* _TASK TO CARRY OUT_:
The required output is the exact run of lines below that opens at the line with "genus: Canis" and closes at the line with "A: Sequence-level.".

* _SUPPLIED MATERIAL_:

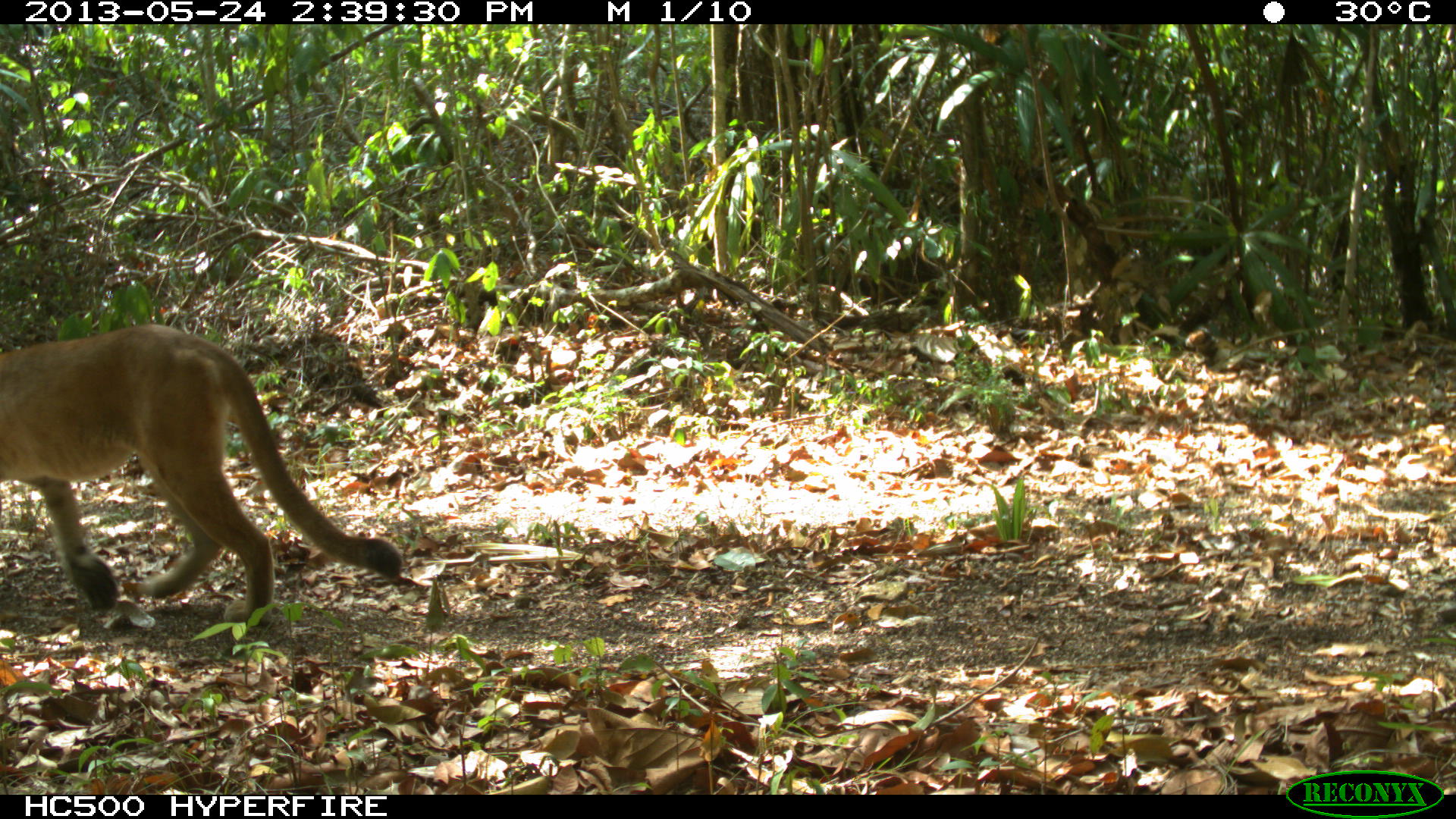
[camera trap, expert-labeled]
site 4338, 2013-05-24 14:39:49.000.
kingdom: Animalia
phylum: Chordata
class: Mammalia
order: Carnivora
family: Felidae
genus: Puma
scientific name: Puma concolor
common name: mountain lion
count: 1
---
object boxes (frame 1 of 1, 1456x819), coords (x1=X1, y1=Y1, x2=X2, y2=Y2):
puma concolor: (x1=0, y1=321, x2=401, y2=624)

* * *

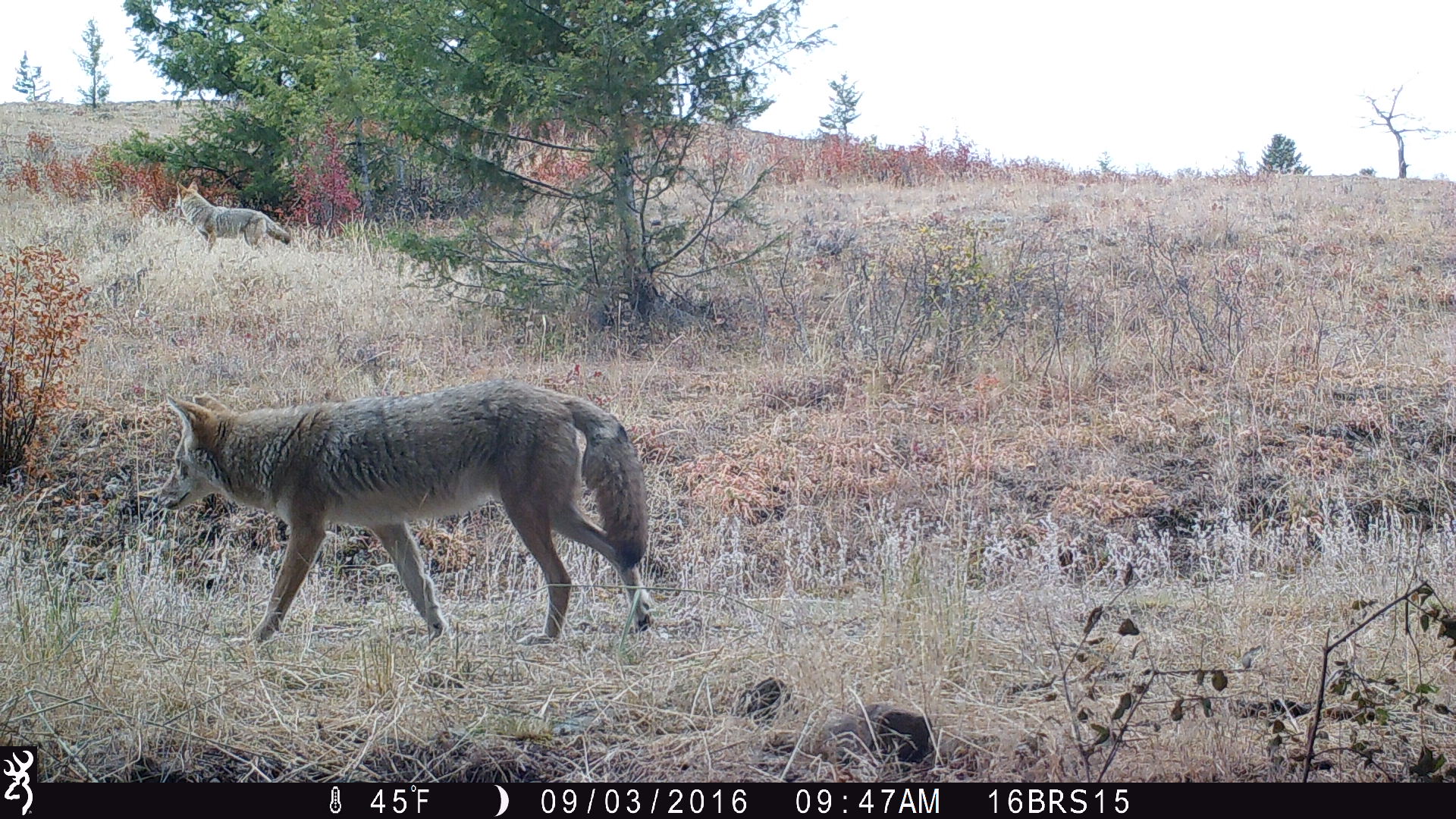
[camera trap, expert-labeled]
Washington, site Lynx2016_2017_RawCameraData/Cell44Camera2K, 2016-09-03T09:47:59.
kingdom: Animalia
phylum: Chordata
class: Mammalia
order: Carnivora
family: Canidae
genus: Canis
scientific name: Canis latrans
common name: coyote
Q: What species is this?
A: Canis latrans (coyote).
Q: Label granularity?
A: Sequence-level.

* _EXERCISE OUTPUT_:
genus: Canis
scientific name: Canis latrans
common name: coyote
Q: What species is this?
A: Canis latrans (coyote).
Q: Label granularity?
A: Sequence-level.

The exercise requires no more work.